Data records

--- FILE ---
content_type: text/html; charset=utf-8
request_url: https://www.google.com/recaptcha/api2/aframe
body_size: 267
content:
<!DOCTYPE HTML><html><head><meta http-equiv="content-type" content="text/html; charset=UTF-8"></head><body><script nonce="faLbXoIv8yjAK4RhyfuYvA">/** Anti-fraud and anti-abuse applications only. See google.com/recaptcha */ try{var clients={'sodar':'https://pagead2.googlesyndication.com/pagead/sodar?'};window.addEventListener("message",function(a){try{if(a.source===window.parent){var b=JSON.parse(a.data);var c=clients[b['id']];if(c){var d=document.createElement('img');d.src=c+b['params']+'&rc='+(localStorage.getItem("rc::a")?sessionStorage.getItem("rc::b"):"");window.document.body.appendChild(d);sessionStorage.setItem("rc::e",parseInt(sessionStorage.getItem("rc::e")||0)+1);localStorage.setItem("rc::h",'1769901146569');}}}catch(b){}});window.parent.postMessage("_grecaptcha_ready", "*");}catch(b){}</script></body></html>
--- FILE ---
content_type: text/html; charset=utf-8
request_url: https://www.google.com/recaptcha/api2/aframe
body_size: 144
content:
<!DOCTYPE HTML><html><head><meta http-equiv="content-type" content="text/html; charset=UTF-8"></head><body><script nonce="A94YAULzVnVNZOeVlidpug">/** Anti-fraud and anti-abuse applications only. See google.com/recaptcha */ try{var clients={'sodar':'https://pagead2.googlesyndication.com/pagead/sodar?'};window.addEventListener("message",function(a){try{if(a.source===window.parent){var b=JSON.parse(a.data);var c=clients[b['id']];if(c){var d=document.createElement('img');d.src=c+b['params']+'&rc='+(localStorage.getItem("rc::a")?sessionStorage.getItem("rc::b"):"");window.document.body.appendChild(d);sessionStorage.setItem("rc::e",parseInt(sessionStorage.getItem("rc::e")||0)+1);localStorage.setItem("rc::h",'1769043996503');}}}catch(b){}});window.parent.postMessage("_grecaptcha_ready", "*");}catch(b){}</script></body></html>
...
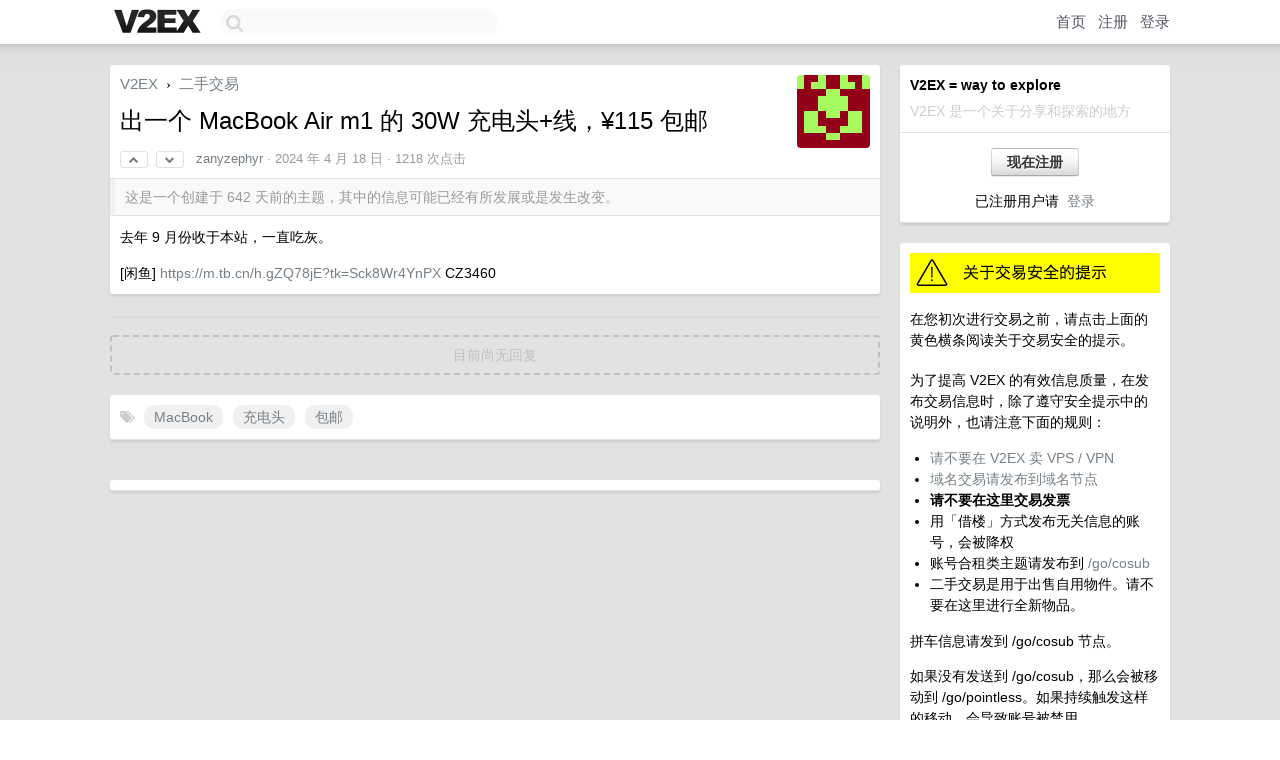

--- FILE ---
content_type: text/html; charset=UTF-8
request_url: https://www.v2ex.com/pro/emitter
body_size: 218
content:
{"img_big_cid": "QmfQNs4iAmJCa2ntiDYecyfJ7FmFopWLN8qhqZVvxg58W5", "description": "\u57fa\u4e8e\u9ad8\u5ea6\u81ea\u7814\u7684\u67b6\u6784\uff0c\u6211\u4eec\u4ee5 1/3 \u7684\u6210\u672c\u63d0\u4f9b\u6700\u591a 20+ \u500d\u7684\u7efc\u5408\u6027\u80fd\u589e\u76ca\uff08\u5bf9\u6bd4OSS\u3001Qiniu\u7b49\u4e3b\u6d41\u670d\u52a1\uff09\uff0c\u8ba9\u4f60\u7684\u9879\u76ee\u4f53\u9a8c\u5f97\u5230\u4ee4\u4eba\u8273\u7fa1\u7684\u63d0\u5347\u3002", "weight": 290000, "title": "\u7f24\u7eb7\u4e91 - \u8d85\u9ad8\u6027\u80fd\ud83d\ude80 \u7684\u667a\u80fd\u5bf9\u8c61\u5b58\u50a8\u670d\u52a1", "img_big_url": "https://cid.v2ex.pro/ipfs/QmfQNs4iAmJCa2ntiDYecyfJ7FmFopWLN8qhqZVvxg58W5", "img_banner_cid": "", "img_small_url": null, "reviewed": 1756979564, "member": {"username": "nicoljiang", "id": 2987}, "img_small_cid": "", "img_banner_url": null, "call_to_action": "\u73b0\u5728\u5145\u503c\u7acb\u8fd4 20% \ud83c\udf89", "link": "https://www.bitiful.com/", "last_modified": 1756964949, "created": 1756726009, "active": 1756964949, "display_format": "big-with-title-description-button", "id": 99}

The problem:
The word "applications" appears on some lines of the data above; count those lines and return only the number.

Expected answer:
2